Records provided:

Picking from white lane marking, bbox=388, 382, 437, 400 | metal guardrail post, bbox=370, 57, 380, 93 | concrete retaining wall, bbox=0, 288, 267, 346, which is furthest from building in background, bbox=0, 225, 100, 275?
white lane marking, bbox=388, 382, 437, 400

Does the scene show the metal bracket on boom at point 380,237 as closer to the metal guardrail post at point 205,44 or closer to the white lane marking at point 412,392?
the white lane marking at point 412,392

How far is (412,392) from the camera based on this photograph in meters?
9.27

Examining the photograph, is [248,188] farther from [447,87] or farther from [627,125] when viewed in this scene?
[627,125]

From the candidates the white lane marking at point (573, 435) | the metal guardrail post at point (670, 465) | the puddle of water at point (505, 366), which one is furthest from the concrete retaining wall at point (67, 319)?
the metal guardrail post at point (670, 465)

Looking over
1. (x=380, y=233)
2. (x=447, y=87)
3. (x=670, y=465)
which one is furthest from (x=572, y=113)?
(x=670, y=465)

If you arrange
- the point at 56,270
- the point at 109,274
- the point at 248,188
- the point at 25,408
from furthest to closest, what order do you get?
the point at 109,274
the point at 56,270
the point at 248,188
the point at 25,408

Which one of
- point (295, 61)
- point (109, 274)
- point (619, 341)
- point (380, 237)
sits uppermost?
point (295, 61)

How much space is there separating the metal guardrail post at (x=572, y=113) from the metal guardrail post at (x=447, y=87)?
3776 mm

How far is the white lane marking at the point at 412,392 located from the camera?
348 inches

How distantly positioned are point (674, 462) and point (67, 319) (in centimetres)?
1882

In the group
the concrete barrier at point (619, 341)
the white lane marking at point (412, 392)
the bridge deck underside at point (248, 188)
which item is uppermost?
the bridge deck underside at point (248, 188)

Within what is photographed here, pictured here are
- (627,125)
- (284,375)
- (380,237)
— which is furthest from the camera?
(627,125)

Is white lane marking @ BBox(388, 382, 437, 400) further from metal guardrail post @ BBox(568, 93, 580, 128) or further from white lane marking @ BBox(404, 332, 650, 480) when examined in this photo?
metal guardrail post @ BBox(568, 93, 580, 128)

Problem: The line containing "How far is the" marks the start; retype it and each line after it through the end of the records above, exactly.

Answer to this exercise:
How far is the white lane marking at the point at 412,392 located from the camera?
348 inches

How distantly positioned are point (674, 462) and point (67, 319) (in centimetres)?
1882

In the group
the concrete barrier at point (619, 341)
the white lane marking at point (412, 392)
the bridge deck underside at point (248, 188)
which item is uppermost?
the bridge deck underside at point (248, 188)

Within what is photographed here, pictured here are
- (627,125)
- (284,375)
- (380,237)
— which is furthest from the camera?
(627,125)

Is white lane marking @ BBox(388, 382, 437, 400) further from metal guardrail post @ BBox(568, 93, 580, 128) or further from white lane marking @ BBox(404, 332, 650, 480) when examined in this photo?
metal guardrail post @ BBox(568, 93, 580, 128)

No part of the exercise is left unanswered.